Aim of the task:
Rewrite the US business activity article from "This situation could" to "of stress. (Reuters)", changing "Federal Reserve" to "central bank".

Selected extract:
****
On September 23, 2025, S&P Global released fresh data showing that US business activity slowed for the second month in a row. The flash Composite PMI Output Index dropped to 53.6 from 54.6 in August. A reading above 50 still means growth, but this slip shows the pace of expansion is easing. Both the services and manufacturing sectors reported weaker momentum, with many companies pointing to tariffs as the main driver behind rising costs. This slowdown in US business activity has made many economists cautious about the strength of the recovery. (Reuters)

Rising Costs, But Not Rising Prices

Even though costs went up, businesses held back from passing those increases to customers. The index for prices paid rose to 62.6 from 60.8, showing companies are facing higher input costs. Yet the index for prices charged slipped from 58.3 to 56.0. In simple terms, firms are paying more but charging less than they could, because competition is strong and demand feels softer. This means profit margins are shrinking, and businesses are absorbing the impact instead of raising prices for consumers. For now, US business activity shows resilience in holding down price hikes. (Reuters)

What It Means for Inflation and the Fed

This situation could actually help keep inflation in check, at least for now. If companies continue to hold off on raising prices, the Federal Reserve will feel less pressure to act aggressively. In fact, the Fed recently cut interest rates by 25 basis points, bringing its target range to 4.00%–4.25%. That move suggests policymakers are trying to balance slowing growth with the need to control inflation. The OECD has also warned that the full effects of tariffs may still be coming, as many firms are relying on inventory buffers to soften the blow. Policymakers will keep watching US business activity closely for signs of stress. (Reuters)
****
Records from a data collection:

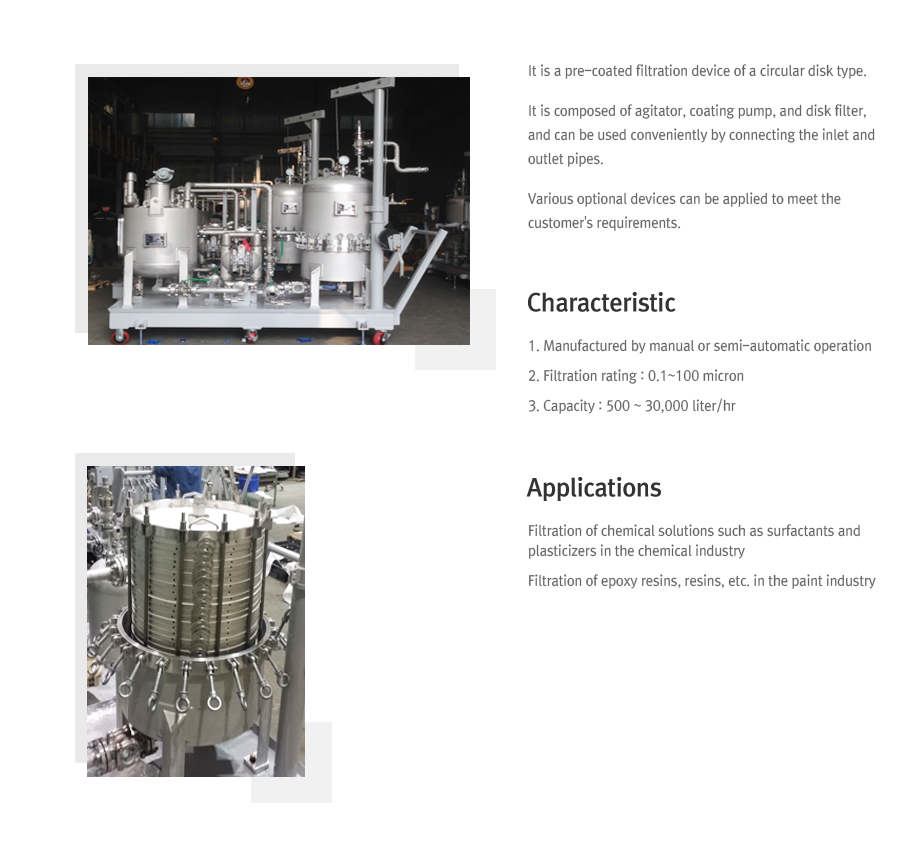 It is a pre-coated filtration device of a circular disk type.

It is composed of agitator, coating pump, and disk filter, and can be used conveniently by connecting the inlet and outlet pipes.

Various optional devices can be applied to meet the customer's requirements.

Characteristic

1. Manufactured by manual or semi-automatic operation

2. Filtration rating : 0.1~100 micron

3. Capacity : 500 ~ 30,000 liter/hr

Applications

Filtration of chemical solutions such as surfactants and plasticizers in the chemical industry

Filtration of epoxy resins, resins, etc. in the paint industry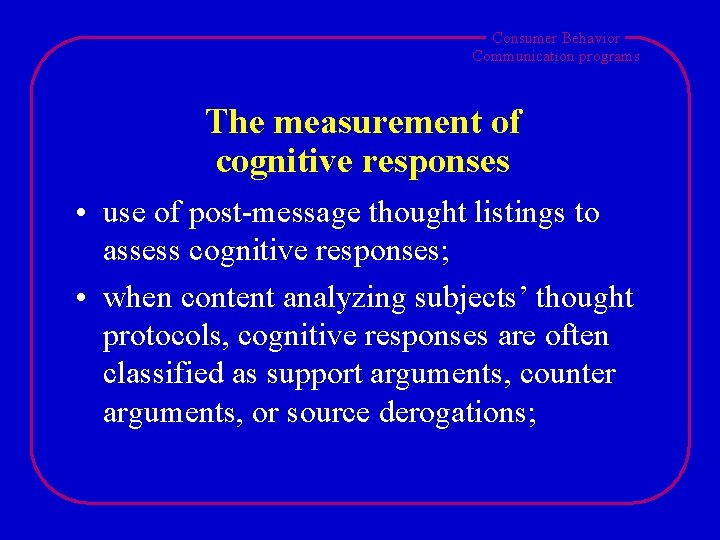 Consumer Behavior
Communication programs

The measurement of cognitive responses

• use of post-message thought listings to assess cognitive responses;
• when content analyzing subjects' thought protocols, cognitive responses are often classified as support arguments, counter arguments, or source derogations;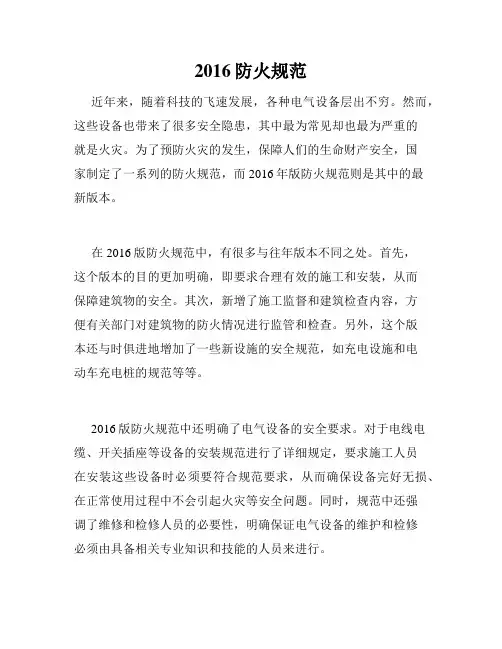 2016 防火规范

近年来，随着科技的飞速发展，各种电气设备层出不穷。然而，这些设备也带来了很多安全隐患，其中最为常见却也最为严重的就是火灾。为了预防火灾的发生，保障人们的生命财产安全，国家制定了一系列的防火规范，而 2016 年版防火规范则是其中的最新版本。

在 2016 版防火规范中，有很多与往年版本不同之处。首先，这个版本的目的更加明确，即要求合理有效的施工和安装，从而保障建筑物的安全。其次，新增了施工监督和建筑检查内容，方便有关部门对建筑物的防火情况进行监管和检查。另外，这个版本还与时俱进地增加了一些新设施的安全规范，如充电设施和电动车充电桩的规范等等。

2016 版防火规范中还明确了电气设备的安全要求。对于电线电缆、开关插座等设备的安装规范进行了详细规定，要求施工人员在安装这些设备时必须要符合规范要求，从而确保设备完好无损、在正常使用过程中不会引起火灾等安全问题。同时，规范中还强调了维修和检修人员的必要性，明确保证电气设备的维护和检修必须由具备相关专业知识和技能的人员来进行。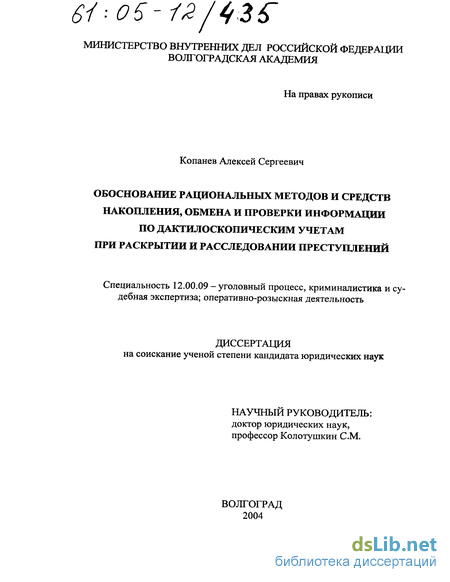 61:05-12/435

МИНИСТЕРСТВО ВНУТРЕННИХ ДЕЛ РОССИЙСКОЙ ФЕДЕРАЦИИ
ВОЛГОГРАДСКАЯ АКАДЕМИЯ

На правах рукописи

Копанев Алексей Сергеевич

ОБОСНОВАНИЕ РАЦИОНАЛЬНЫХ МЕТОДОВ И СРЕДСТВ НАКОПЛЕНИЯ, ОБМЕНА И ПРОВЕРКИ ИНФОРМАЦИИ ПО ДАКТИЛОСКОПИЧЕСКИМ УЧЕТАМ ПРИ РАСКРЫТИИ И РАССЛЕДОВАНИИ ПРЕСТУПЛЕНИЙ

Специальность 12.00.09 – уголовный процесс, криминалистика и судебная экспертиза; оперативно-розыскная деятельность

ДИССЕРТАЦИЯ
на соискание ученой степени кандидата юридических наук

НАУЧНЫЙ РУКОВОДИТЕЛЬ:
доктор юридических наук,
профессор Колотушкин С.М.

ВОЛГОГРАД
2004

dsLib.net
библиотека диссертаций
****
Solved problem:
This situation could actually help keep inflation in check, at least for now. If companies continue to hold off on raising prices, the central bank will feel less pressure to act aggressively. In fact, the Fed recently cut interest rates by 25 basis points, bringing its target range to 4.00%–4.25%. That move suggests policymakers are trying to balance slowing growth with the need to control inflation. The OECD has also warned that the full effects of tariffs may still be coming, as many firms are relying on inventory buffers to soften the blow. Policymakers will keep watching US business activity closely for signs of stress. (Reuters)